Die viel  gepriesene Individualisierung.
Ja, damit diese erfolgreich ist,  brauchen wir klare Diagnosen für jedes Kind. Wo sind seine Stärken und Schwächen? Wenn wir das wissen, können wir intensiv  auf jeden Schüler eingehen.  Bei uns in Augsburg haben wir digitale Diagnosetools  entwickelt, die Defizite im Wissen, in der psychischen und der körperlichen Entwicklung  identifizieren. Auf dieser Basis wird dann  in  Kleingruppen  mit vier bis fünf Kindern gelernt. 
 
Warum in  Kleingruppen? Es heißt doch immer, es gebe keinen Zusammenhang zwischen Klassengröße und Schulerfolg.
Die Reduzierung der Klassen macht im Regelbetrieb meist keinen großen Effekt, weil die Lehrpersonen genau so unterrichtet wie zuvor. Wenn wir aber gleichzeitig der Lehrperson klar machen, wie sie in der Kleingruppe didaktisch und methodisch anders arbeiten kann, kann das den Unterricht verändern.
 
Ein wesentlicher Faktor für den Erfolg ist es, dass die Lernfreude bei den Kindern entfacht wird. Kann das eine Lehrkraft leisten?
Es gibt sicherlich hinderliche und förderliche Umstände. Eine Reihe von Situationen nimmt  aktuell diese Freude.
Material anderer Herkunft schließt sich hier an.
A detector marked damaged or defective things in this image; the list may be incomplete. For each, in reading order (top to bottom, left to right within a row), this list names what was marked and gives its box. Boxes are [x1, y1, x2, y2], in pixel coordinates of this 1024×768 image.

Wenn  ich  im kognitiven Bereich nur mit Druck arbeite und gleichzeitig den   musischen und sozialen Bereich coronabedingt ausklammere, wenn ich Schulen wie Spitäler führe und nicht  als pädagogische Lebensräume, dann ist die Freude schnell dahin.
 
Dennoch kann ein Pädagoge die Lernfreude fördern.
Ja, wir kennen die fünf Punkte im Kontext der Freude: Der erste  ist der Bereich der Gefühle: Wir müssen die  Schule auch  als emotionalen Raum sehen. Eines der  fragwürdigsten Erlebnisse in der Pandemie war, dass  keines meiner drei Kinder je  gefragt wurde, wie es ihnen geht.  Die kommen nach dem Lockdown zurück und das erste, was sie hören: Nächste Woche ist Schularbeit.
Mit dem Gefühl verbunden ist der zweite Punkte: den Kindern aufzeigen, warum sie bestimmte Sachen können müssen. Wenn das Kind darauf keine Antwort hat, ist das Bulimielernen. Diese Bedeutung  aufzuzeigen, ist ganz wichtig. Das gehört zur Professionalität  des Lehrberufs.
 
Blieben noch drei Punkte.
Ja,  Gestaltung und Gelingen: Dass Schule im  Modus der Passivität ist,  hat in Pandemiezeiten zugenommen – die Schülerinnen und Schüler hören zu, was die Lehrperson sagt. Wenn wir  es  schaffen, die Kinder ins  Miteinander und in die Aktivität zu bringen,  erzeugt das positive  Emotionen.    Und das ist der fünfte Punkt, über den wir schon gesprochen haben: Gemeinschaft. Bildung ist ein sozialer Prozess und Freude vermehrt sich, wenn man sie teilt. Konkret müssen wir gerade nach der Pandemie zusehen, Feste und Feiern wieder in die Schulen zu bringen.